* _Entries taken from a collection_:
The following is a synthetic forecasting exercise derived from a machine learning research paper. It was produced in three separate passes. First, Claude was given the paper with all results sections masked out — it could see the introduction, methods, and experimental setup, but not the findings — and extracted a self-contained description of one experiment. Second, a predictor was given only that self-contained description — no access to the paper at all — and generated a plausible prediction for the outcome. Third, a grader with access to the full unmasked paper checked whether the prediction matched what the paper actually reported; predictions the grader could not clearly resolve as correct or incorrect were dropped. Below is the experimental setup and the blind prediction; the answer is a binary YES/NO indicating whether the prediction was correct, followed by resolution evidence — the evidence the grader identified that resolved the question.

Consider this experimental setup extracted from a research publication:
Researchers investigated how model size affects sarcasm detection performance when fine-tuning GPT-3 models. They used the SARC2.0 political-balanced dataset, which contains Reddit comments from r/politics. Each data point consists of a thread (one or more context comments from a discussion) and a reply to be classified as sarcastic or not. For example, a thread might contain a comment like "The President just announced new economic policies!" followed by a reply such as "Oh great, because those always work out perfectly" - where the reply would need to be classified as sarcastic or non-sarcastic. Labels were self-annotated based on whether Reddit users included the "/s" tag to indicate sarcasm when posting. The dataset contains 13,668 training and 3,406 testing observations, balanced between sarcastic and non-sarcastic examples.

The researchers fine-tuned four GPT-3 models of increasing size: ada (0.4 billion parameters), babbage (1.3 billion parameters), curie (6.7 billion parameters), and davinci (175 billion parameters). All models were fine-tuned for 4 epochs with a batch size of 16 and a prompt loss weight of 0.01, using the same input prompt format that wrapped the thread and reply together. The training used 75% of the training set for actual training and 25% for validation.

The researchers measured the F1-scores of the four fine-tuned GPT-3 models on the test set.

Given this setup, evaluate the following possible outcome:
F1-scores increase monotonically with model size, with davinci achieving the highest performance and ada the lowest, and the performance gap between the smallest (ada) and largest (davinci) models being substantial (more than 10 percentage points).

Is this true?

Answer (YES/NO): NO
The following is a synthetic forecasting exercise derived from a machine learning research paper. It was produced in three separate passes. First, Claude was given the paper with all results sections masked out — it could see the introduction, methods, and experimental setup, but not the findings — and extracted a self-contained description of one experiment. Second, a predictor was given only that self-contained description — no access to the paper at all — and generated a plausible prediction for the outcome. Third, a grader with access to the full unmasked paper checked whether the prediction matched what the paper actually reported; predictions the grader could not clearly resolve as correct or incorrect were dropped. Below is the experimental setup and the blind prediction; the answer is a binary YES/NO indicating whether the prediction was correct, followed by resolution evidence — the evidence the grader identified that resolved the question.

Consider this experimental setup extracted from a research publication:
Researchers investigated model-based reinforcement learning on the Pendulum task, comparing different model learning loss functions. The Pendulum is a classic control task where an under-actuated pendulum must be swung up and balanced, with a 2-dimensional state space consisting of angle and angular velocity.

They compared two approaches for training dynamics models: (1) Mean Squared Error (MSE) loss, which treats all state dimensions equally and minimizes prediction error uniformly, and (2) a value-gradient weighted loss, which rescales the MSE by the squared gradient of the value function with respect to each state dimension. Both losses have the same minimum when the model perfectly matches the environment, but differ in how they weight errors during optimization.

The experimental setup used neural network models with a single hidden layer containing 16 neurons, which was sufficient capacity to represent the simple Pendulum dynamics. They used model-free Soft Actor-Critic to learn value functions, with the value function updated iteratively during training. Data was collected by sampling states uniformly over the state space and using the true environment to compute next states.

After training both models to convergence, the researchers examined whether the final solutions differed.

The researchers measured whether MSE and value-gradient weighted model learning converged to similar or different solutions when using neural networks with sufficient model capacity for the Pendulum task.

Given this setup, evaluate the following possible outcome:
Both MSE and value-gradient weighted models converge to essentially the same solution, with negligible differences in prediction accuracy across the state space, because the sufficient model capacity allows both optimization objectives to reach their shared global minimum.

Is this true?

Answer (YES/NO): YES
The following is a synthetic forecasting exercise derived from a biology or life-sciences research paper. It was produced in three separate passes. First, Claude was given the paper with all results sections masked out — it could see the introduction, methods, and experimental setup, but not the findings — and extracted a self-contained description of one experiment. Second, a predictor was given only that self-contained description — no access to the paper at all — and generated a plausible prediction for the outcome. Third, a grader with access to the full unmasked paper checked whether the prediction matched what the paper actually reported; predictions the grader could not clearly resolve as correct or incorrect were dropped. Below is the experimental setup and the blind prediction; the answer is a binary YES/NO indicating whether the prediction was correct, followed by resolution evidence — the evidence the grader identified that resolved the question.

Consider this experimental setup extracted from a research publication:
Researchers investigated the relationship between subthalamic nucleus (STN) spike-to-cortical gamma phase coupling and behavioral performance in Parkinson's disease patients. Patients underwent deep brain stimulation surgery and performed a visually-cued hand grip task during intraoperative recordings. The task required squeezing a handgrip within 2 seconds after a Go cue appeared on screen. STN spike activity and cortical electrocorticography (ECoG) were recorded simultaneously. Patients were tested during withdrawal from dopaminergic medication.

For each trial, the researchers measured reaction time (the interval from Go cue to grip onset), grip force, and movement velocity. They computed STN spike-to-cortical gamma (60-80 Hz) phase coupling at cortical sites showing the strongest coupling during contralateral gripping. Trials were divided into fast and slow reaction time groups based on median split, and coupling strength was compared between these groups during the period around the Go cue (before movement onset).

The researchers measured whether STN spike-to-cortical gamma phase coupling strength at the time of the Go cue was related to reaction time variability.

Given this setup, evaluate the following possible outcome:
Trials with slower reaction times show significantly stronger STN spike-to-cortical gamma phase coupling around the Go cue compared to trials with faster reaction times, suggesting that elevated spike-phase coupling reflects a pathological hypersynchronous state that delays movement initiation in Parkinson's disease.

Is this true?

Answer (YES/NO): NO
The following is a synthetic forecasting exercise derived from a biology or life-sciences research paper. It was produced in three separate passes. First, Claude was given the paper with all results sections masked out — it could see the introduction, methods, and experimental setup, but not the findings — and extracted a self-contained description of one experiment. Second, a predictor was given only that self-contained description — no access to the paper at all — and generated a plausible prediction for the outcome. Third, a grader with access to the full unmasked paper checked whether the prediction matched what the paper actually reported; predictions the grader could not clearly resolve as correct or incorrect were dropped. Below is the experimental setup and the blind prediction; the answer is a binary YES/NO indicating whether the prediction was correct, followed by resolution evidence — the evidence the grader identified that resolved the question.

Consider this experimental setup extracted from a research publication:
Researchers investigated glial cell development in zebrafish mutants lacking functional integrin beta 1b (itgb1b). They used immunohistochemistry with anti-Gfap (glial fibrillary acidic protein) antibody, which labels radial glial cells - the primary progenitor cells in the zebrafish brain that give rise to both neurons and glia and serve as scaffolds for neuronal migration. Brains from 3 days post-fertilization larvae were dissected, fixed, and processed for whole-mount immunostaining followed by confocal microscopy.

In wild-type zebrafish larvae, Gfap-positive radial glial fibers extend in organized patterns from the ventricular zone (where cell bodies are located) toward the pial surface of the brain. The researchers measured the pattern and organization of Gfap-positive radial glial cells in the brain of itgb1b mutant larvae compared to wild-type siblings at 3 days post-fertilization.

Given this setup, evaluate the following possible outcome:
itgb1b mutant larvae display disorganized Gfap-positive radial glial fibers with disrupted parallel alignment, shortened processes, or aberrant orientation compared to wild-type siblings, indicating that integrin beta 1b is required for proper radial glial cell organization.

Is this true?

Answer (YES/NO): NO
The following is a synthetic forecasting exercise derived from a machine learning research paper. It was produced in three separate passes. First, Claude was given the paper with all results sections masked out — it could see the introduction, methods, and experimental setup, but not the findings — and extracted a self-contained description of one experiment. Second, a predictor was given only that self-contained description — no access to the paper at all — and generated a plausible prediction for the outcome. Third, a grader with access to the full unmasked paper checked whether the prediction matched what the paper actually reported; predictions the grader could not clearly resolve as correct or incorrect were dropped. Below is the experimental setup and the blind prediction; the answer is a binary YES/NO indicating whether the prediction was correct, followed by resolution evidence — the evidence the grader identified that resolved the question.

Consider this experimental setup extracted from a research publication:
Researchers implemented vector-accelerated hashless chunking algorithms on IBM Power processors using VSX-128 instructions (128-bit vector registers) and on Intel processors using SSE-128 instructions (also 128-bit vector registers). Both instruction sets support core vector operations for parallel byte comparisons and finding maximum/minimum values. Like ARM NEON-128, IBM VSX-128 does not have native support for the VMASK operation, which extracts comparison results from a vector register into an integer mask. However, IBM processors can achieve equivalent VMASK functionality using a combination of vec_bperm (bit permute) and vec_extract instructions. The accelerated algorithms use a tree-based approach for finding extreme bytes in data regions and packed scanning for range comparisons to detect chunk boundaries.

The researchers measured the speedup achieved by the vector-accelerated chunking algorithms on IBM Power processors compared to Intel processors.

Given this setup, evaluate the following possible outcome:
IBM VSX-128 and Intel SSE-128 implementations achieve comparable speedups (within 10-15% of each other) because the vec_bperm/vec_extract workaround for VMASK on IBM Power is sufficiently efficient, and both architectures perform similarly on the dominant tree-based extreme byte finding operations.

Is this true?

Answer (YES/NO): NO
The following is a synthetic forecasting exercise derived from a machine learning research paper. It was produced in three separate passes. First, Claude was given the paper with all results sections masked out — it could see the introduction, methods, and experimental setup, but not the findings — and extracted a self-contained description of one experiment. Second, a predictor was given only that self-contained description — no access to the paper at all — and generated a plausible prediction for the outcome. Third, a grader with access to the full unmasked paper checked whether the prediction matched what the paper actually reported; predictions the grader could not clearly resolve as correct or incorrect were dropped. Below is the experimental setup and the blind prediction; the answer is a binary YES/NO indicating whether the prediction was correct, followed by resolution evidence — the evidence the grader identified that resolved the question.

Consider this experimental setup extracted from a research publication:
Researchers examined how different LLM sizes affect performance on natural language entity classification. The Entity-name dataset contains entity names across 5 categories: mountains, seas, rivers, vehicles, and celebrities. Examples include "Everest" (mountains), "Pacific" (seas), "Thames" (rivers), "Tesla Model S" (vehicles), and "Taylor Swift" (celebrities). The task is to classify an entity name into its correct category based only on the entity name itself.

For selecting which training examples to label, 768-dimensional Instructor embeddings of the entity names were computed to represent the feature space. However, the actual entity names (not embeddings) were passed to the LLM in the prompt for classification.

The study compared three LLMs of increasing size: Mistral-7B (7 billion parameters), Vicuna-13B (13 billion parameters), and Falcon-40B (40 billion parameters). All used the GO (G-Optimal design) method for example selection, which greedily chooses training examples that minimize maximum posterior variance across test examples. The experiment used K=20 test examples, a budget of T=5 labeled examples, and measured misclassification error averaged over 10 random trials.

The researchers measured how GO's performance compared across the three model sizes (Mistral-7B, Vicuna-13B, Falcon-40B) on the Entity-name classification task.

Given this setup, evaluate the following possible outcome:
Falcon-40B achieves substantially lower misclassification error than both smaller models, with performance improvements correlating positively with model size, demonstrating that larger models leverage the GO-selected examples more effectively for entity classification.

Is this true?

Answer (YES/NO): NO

* _Work request_: Lines containing the word "solutions": copy every one of them from the records above.

* _Exercise response_:
After training both models to convergence, the researchers examined whether the final solutions differed.
The researchers measured whether MSE and value-gradient weighted model learning converged to similar or different solutions when using neural networks with sufficient model capacity for the Pendulum task.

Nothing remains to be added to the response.